Que ce soit pour le déjeuner, le thé, ou le dîner, les invitations continuèrent de pleuvoir et William rencontrait chaque jour ou presque de nouvelles personnes qui s’enquerraient toutes avec la même gentillesse de son installation et de son acclimatation à la capitale. Autant de visages auxquels le jeune homme avait bien du mal à associer un nom et qu’il ne revoyait qu’en de rares occasions lors d’un autre événement mondain. Plusieurs fois, il fut pressé par Lady Amphelice de revenir pour le thé, mais il avait bien du mal à trouver le temps de seulement lui répondre. Il n’avait aucune idée de la façon correcte de naviguer dans ce monde, ne savait s’il devait décliner, ignorer ou bien tâcher de répondre par la positive à chaque sollicitation, quitte à courir d’un bout à l’autre de la ville pour honorer ses rendez-vous.

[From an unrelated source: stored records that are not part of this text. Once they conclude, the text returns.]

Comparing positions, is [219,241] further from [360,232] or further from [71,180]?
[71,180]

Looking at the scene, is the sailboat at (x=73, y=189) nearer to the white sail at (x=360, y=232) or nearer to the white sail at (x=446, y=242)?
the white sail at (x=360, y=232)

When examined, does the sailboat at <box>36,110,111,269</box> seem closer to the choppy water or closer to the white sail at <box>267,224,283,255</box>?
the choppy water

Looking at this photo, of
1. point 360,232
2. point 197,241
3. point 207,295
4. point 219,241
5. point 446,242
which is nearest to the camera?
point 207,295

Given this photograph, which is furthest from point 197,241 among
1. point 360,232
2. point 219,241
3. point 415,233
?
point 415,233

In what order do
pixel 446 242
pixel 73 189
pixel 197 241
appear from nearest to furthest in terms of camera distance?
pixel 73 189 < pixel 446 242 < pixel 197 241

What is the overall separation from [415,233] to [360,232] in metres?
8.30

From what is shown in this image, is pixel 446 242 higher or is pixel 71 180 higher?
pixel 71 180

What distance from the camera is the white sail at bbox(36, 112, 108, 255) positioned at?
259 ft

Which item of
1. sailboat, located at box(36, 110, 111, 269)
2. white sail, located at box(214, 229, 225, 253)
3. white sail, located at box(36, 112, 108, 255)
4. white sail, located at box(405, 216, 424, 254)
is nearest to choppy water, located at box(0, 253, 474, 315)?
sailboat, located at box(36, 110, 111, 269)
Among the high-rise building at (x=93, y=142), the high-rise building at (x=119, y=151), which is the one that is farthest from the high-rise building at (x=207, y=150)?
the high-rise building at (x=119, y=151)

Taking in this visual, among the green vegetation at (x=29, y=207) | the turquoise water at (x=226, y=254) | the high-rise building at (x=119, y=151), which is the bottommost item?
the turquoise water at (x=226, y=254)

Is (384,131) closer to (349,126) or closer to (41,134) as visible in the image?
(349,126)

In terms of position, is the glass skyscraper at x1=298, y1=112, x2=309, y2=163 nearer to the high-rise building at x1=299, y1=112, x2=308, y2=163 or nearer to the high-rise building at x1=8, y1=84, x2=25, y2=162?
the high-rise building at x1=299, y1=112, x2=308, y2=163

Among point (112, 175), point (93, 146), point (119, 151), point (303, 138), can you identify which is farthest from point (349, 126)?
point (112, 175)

À cet égard, de l’aide lui vint de façon assez inattendue, un matin que Betty lui apportait un nouveau paquet de cartons d’invitation.

« Et encore du courrier pour Monsieur, lui annonça la jeune femme en essayant de dissimuler un petit sourire en coin.

— Merci, Betty. Je suis rassuré de voir que vous avez aussi l’air de trouver cela inhabituel. »

La domestique se mordit la lèvre et baissa les yeux, puis semblant prendre son courage à deux mains, elle répondit :

« Eh bien… Si je puis être honnête avec Monsieur…

— Oui, parlez, je vous en prie.

— Ce n’est pas tant le courrier de Monsieur qui est inhabituel. C’est plutôt… Oh non, ce n’est pas ma place de faire des commentaires.

— Mais enfin, parlez, vous dis-je, je vous y autorise.

— C’est que c’est la façon qu’a Monsieur de traiter ce courrier qui est inhabituel, si je puis me permettre, Monsieur. »

William resta un moment interloqué. Il se tourna tout à fait vers Betty et lui demanda d’une voix lente :

« Pouvez-vous, je vous prie, m’indiquer ce que ma façon de traiter le courrier a d’inhabituel ?

— Je vous ai fâché.

— Point du tout, répondit le jeune homme avec un sourire qu’il voulait encourageant. Soyons honnêtes, je ne suis pas encore habitué aux manières de la capitale. Et recevoir cinq invitations différentes par jour, sans discontinuer depuis mon arrivée, est pour le moins épuisant. Vous avez travaillé pour d’autres maisons ici, vos conseils ne peuvent pas être mauvais. »

Le visage de la domestique vira à l’écarlate. Elle regarda William avec des yeux ronds et bredouilla :

« Si Monsieur… Si je puis être utile à Monsieur.

— Alors, dites-moi, comment serait-il attendu que je réponde à ces invitations ?

— Eh bien… Ici il n’est pas nécessaire de répondre à toutes les sollicitations. Certaines sont envoyées à tant de monde, que l’absence de Monsieur ne serait pas remarquée. Monsieur pourrait choisir de répondre positivement à quelques-unes. Il suffirait ensuite d’envoyer une note d’excuse quelque temps plus tard.

— Voilà qui est intéressant. Mais pourquoi convier autant de monde en premier lieu ?

— Ces invitations servent de carte de visite. Ainsi, Monsieur sait qu’il est séant de solliciter les personnes qui se sont ainsi fait connaître à lui. »

William resta bouche bée un moment avant de se laisser aller à rire. Il remercia Betty pour ses bons conseils et la jeune femme se retira avec une courbette maladroite.

L’emploi du temps du jeune Kingsbury se trouvant désormais allégé, il finit par accepter de retourner chez Lady Pemberton pour prendre le thé.